Had a chance lunch in a Michelin recommended restaurant, on the road to Chenonceau and a family vacation, as we were looking for an open restaurant. The haddock appetizer was fantastic (and enough!), while the trout was not so great, presumably frozen, even though the vegetables were original (incl. chayotte) and yummy.

Read Konungsbók (The King’s Book) by Arnaldur Indriðason, found on my mother’s bookshelves, which is a stand-alone book more of the “involuntary spy” type found in Eric Ambler‘s stories than the usual social theme detective story favoured by Indriðason. While the two involuntary spies in the story are indeed two archeolinguists blundering their way through implausible situations, against hidding Nazis and East German police, as Ambler’s The Dark Frontier, the appeal of the book is in the quest for the ultimate Icelandic saga that would close the nation’s history, The King’s Book, towards recovering other foundational and historical documents hoarded by Denmark. At some point, Halldór Guðjónsson Laxness gets the Nobel Prize in Literature, which first stuns the characters into stupefied pride and second helps them into making another unlikely escape. What I enjoyed in the novel is the feeling of ultimate importance attached to the sagas and their role in cementing Iceland as a genuine nation (again connecting with Laxness, whose books described the social desagregation produced by the American occupation).

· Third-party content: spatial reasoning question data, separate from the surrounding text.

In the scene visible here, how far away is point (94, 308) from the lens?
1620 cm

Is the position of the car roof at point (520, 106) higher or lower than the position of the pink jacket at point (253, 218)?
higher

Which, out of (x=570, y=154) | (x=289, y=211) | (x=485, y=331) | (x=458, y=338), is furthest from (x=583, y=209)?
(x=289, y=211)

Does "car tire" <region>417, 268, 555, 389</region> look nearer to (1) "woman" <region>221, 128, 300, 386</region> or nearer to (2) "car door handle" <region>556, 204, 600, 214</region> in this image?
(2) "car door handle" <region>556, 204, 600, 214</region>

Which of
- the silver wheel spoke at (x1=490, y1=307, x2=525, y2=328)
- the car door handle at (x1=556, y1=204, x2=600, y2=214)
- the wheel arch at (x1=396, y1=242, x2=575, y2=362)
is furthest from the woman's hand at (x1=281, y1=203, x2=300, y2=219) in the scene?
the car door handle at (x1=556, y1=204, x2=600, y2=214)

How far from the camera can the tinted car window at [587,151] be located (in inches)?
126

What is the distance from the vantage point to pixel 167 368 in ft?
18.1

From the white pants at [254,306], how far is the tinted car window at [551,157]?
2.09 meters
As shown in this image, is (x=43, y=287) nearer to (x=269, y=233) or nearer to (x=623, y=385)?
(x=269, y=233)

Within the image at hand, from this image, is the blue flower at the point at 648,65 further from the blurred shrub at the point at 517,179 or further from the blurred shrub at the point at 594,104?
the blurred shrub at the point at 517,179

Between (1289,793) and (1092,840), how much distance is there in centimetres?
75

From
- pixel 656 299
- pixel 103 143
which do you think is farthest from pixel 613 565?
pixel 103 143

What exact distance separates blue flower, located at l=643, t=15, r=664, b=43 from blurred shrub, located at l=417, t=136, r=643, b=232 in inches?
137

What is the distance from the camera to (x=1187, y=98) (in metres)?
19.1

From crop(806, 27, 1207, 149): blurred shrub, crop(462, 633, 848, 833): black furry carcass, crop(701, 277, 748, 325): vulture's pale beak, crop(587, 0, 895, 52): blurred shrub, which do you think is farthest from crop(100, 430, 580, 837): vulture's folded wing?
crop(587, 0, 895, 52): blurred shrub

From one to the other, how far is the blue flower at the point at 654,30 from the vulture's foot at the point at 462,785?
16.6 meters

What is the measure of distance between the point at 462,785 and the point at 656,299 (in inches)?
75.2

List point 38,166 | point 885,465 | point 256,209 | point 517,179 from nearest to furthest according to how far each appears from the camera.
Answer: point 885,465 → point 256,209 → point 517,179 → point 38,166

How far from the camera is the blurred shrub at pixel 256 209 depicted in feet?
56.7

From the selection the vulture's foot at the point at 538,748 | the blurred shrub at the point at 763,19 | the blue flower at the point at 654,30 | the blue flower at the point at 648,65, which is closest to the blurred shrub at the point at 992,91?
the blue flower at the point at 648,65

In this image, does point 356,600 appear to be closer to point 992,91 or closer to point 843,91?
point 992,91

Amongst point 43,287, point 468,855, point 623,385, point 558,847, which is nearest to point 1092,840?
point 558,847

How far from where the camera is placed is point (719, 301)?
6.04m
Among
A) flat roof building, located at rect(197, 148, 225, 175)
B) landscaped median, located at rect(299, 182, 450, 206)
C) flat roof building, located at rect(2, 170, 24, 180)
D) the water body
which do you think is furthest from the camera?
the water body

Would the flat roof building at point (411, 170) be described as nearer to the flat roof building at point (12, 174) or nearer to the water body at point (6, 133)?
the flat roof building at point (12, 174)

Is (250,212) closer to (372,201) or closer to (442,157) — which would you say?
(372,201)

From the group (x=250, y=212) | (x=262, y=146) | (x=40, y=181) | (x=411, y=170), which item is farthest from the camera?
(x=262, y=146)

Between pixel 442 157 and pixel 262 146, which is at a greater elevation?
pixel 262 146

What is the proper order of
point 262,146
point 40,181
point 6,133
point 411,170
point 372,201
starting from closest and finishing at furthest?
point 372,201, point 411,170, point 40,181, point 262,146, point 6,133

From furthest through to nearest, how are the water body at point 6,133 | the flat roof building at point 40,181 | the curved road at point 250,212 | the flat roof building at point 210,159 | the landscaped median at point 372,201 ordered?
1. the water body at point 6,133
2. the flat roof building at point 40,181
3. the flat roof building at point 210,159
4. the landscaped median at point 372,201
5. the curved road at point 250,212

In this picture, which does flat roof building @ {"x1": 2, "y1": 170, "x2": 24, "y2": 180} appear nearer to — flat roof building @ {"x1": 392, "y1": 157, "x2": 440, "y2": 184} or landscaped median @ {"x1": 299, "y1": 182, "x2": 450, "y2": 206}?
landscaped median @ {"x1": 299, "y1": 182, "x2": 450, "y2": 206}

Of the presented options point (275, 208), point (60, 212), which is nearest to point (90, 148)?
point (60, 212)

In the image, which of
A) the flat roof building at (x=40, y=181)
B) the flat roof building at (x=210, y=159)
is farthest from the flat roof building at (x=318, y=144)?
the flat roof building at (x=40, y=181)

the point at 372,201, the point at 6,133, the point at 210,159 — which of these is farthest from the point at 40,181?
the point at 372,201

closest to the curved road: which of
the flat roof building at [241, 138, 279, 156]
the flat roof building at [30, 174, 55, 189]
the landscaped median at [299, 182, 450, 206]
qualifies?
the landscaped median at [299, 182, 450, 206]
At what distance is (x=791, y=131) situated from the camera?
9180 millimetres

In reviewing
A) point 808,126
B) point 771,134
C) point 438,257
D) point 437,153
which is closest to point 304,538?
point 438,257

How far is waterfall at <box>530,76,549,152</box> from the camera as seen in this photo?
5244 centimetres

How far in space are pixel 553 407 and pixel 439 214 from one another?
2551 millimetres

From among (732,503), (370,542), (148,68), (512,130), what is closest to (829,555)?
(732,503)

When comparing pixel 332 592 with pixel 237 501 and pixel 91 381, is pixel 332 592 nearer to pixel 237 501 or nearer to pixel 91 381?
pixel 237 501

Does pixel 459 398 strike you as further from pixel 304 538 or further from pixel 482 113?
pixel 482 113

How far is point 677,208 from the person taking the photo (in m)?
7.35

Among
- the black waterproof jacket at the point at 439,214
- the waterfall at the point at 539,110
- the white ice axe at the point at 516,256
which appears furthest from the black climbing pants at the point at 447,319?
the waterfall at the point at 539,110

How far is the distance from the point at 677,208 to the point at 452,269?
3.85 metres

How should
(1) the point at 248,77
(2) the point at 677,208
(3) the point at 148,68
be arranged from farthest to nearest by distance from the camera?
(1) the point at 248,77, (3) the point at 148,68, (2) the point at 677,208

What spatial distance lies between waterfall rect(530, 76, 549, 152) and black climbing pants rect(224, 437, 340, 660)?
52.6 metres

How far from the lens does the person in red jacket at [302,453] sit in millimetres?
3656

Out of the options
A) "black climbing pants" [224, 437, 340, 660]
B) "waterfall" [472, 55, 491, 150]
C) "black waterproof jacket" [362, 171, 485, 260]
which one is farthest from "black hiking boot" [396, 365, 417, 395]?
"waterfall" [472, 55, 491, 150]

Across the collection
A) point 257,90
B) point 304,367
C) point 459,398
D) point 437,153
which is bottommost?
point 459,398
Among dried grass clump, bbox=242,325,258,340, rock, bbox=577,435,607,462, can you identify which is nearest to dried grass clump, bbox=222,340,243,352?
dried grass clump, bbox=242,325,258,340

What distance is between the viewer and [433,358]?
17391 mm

whazzat?! [scam conferences inc.]

Posted in Kids, Mountains, pictures, Travel, University life with tags , , , , , , , , , , , , on June 24, 2015 by xi'an

Tour Eiffel from Pont de l'Alma, Paris, Dec. 16, 2012Earlier today, I received an invitation to give a plenary talk at a Probability and Statistics Conference in Marrakech, a nice location if any! As it came from a former graduate student from the University of Rouen (where I taught before Paris-Dauphine), and despite an already heavy travelling schedule for 2016!, I considered his offer. And looked for the conference webpage to find the dates as my correspondent had forgotten to include those. Instead of the genuine conference webpage, which had not yet been created, what I found was a fairly unpleasant scheme playing on the same conference name and location, but run by a predator conglomerate called WASET.  WASET stands for World Academy of Science, Engineering, and Technology. Their website lists thousands of conferences, all in nice, touristy, places, and all with an identical webpage. For instance, there is the ICMS 2015: 17th International Conference on Mathematics and Statistics next week. With a huge “conference committee” but no a single name I can identify. And no-one from France. Actually, the website kindly offers entry by city as well as topics, which helps in spotting that a large number of ICMS conferences all take place on the same dates and at the same hotel in Paris… The trick is indeed to attract speakers with the promise of publication in a special issue of a bogus journal and to have them pay 600€ for registration and publication fees, only to have all topics mixed together in a few conference rooms, according to many testimonies I later found on the web. And as clear from the posted conference program! In the “best” of cases since other testimonies mention lost fees and rejected registrations. Testimonies also mention this tendency to reproduce the acronym of a local conference. While it is not unheard of conferences amounting to academic tourism, even from the most established scientific societies!, I am quite amazed at the scale of this enterprise, even though I cannot completely understand how people can fall for it. Looking at the website, the fees, the unrelated scientific committee, and the lack of scientific program should be enough to put those victims off. Unless they truly want to partake to academic tourism, obviously.